SandD supports secure tunnel mode for production deployments using mesh VPN technology.
Use tunnel mode when:
- Deploying across multiple clouds (AWS + GCP + Azure)
- Controller should not be publicly accessible
- Need automatic NAT traversal
- Want network-level isolation
Use direct mode when:
- Single datacenter / trusted network
- Development and testing
- Quick prototyping
Direct Mode (No VPN):
┌──────────┐ ┌──────────┐
│ Daemon │──── WebSocket over ───→│Controller│
│ │ public internet │Public IP │
└──────────┘ └──────────┘
- Direct WebSocket connection
- No VPN
- Controller needs public IP
- Daemons connect over internet
Tunnel Mode (Mesh VPN):
┌──────────┐ ┌──────────┐
│ Daemon │════ VPN tunnel ════════│Controller│
│ Mesh IP │ WireGuard encrypted │ Mesh IP │
└──────────┘ └──────────┘
↓ ↓
Join VPN Join VPN
↓ ↓
┌────────────────────────────────────────────┐
│ Headscale (VPN coordinator) │
└────────────────────────────────────────────┘
- VPN mesh network
- Encrypted tunnels between nodes
- Private mesh IPs
- No public IPs needed
| Feature | Direct Mode | Tunnel Mode (VPN) |
|---|---|---|
| Setup complexity | Simple (5 min) | Medium (15 min) |
| Controller IP | Must be public | Can be private |
| Daemon location | Anywhere (outbound) | Anywhere (mesh) |
| NAT traversal | Manual (firewall rules) | Automatic (hole punching) |
| Encryption | Need to add TLS | Built-in (WireGuard) |
| Port exposure | Public (attack surface) | Hidden (mesh only) |
| Multi-cloud | Need VPC peering | Works automatically |
| Use case | Single cloud/datacenter | Cross-cloud, laptop↔cloud |
Use Direct Mode when:
- ✅ Controller has stable public IP
- ✅ Single cloud or trusted network
- ✅ Development and testing
- ✅ Simple setup preferred
Use Tunnel Mode (VPN) when:
- ✅ Controller behind NAT (laptop, home, corporate)

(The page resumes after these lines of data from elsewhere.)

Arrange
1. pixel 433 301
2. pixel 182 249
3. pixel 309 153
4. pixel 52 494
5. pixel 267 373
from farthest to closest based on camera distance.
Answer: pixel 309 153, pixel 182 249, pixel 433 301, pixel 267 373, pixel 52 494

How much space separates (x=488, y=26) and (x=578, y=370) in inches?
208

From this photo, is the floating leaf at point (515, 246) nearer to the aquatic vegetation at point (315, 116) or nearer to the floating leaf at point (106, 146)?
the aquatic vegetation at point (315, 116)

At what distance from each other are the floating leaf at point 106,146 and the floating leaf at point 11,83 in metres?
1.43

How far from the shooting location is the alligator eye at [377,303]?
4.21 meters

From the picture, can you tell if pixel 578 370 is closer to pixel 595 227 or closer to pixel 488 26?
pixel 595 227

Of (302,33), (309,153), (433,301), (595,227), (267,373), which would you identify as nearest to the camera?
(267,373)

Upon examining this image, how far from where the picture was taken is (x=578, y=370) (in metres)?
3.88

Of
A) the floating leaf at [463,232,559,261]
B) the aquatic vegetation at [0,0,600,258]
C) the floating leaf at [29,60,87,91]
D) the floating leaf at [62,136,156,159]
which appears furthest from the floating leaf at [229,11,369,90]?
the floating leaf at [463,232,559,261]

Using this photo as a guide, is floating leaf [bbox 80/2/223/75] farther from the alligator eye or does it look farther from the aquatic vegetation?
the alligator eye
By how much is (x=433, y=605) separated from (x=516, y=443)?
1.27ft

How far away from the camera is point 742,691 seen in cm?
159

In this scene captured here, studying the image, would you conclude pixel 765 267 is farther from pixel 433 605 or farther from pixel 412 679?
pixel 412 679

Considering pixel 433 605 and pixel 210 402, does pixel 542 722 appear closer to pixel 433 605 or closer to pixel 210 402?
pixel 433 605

- ✅ Multiple clouds (AWS + GCP + Azure)
- ✅ Don't want exposed ports
- ✅ Need encrypted communication
- ✅ Dynamic IPs or ephemeral instances
Why you can't connect directly:
Laptop (Controller) Cloud VM (Daemon)
Private: 192.168.1.100 Private: 10.0.1.20
Behind home router Behind cloud firewall
❌ Can't reach each other's private IPs
❌ Need to expose public ports (security risk)
❌ Need VPN peering between networks (complex)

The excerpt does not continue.